:: EXERCISE TEXT ::
[Start of Attachment]
Yes they are, although the formatting hid it somehow.

It is a classic,  data_gap defines intervals via start+end id over
data, he wants to join every data with the corresponding gap. It is  a
hard optimization problem without knowing more of the data
distributions, maybe the interval types and ginindexes can help him.
When faced with this kind of structure, depending on the data
distribution, I've solved it via two paralell queries ( gap sorted by
start plus end, data sorted by id, sweep them in paralell joining by
code, typical tape-update problem, works like a charm for
non-overlapping ranges and even for some overlapping ones with a
couple of queues  ) . And he seems to want all of the data ( sometime
this goes faster if you can add a couple of range conditions for
data.id / gap.start/end_id.

> Also is it possible to see the schema definitions for the two tables?

My bet is on somethink like data.id ~serial primary key,
gap.start/end_id foreign key to that.

Francisco Olarte.


From:
Francisco Olarte
Date:

On Sat, Feb 20, 2016 at 7:37 PM, Tom Lane <> wrote:
> It looks like the bitmap heap scan generally returns exactly one row for
> each outer row, which makes me wonder if the BETWEEN couldn't be replaced
> with some sort of equality.

Mm, I'm not good reading explains, but that seems to confirm my
suspicion that gaps partition the id range in non overlapping ranges.

> But that might take some rethinking of the data.

If id is a series, gap defines a range, he can do something with an
auxiliary table, like

select start as a, 0 as b from gaps where status = 'GP'
union all
select id as a,1 as b from data
union all end-1 as a, 2 as b from gaps  where status='gp' -- to end-1
to make intervals half open.
order by a,b

which would give all the ids in a with b=1  surrounded by (0,2) when
valid and by (2,0) when invalid.

and then, with a creative window clause or a small function, filter
that and join with data.id. I suppose adding a third c column, null on
b=1 and =b on b=0/2 and selecting the previous non-null in the
sequence could do it, but it's somehow above my window-fu, I'm more of
a code gouy and would do it with two nested loops on a function.

Francisco Olarte.


From:
Adrian Klaver
Date:

On 02/20/2016 10:39 AM, Francisco Olarte wrote:
> On Sat, Feb 20, 2016 at 7:13 PM, Adrian Klaver
> <> wrote:
> .....
>> FROM
>>      sym_data d INNER JOIN sym_data_gap g ON g.status = 'GP'
>>      AND d.data_id BETWEEN g.start_id
>>      AND g.end_id
> .....
>> The thing that stands out to me is that I do not see that sym_data and
>> sym_data_gp are actually joined on anything.
>
> Yes they are, although the formatting hid it somehow.
[End of Attachment]
:: DATA BELOW ::
[Start of Attachment]
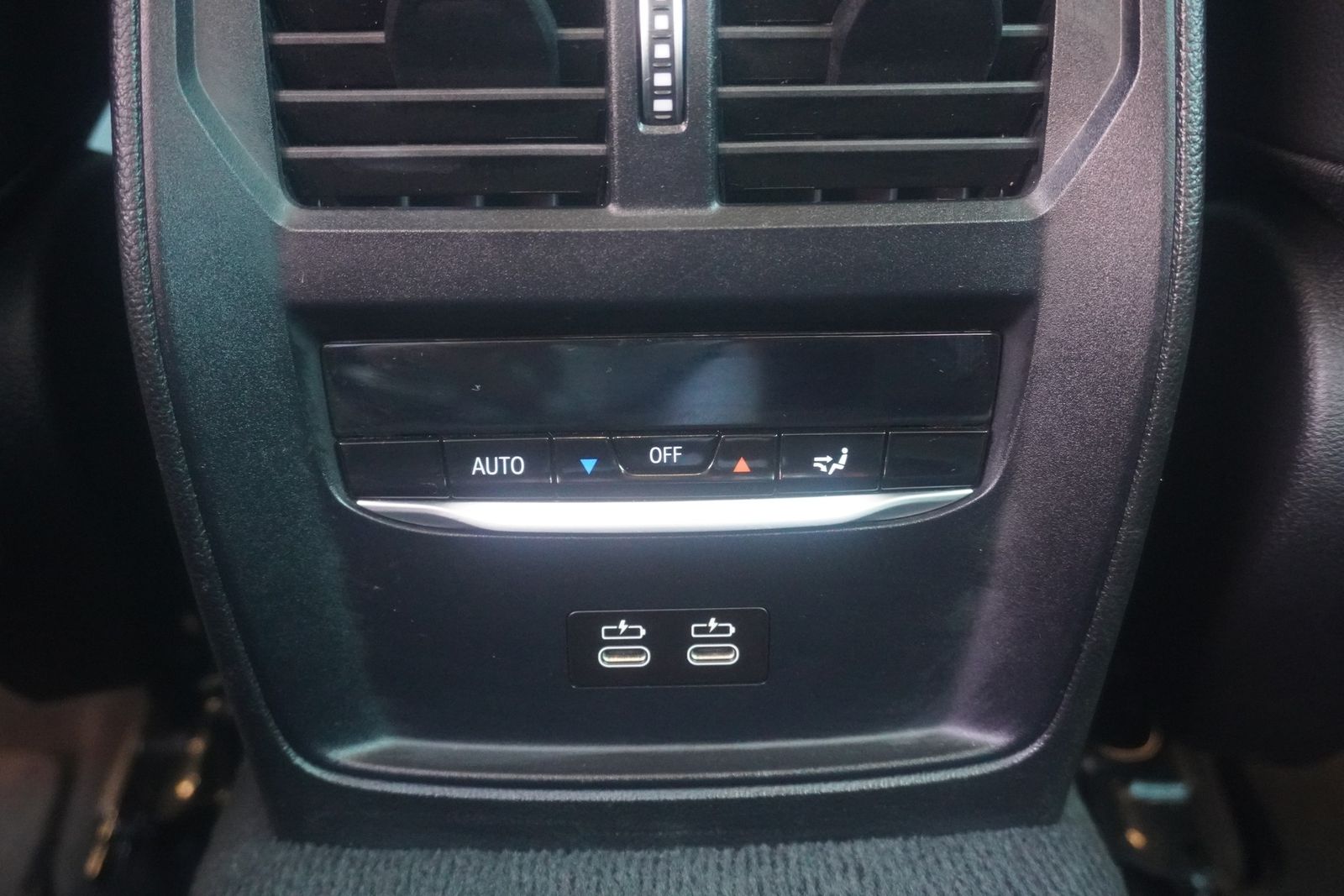 BMW 320e Advantage LED ACC Totwinkel Keyless-Go Navi foto 14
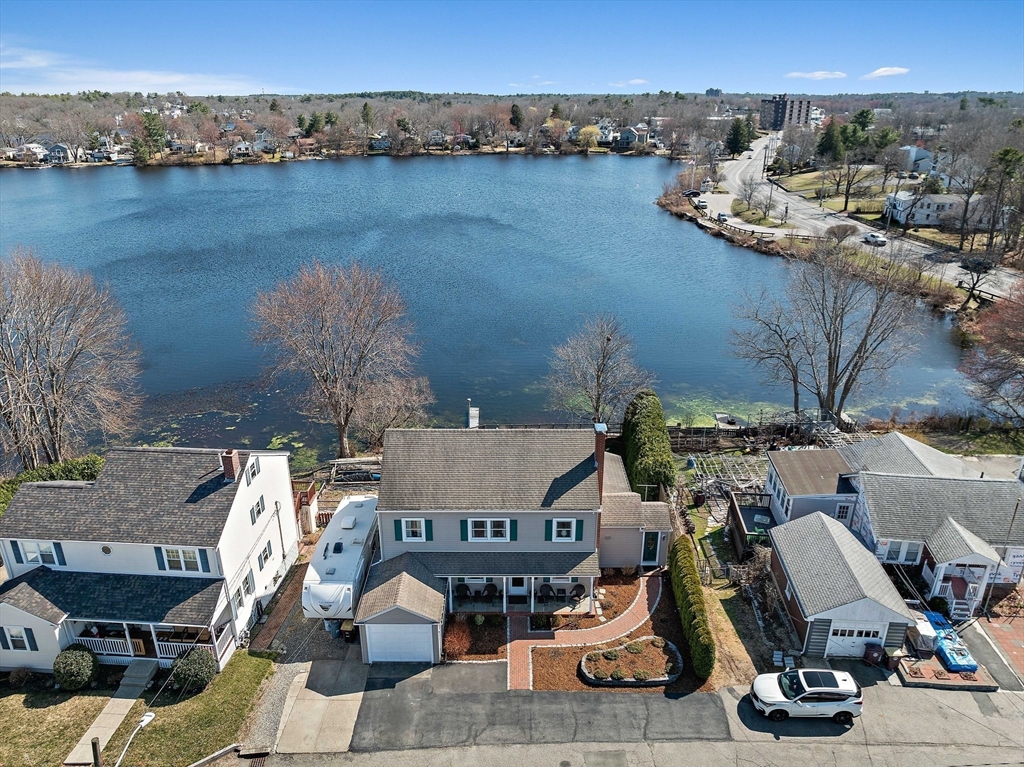 17 Castle Road Weymouth, MA 02189 - Photo 1 of 42 Gallery Image 1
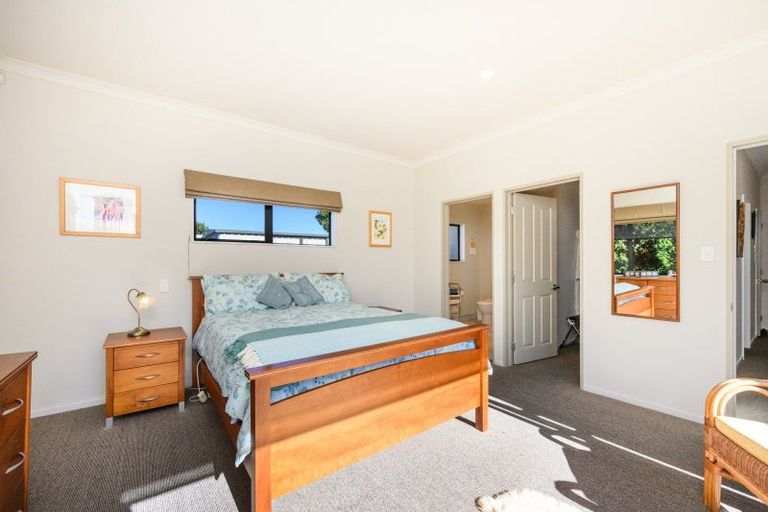 Photo of property in 48 Johnstone Drive, Fitzherbert, Palmerston North, 4410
[End of Attachment]
:: WRITTEN TASK ::
Summarize the mailing-list thread above in two sentences.

:: TASK SOLUTION ::
Francisco Olarte tells Adrian Klaver that sym_data and sym_data_gap are in fact joined, with the gap table defining intervals by start and end id over the data, and he says he has solved this kind of hard optimization problem with two sorted queries swept in parallel. Replying to Tom Lane's suggestion that the BETWEEN might be replaced with some sort of equality, he suspects the gaps partition the id range into non-overlapping ranges and proposes a union of gap boundaries and data ids, ordered and then filtered with a window clause or a small function.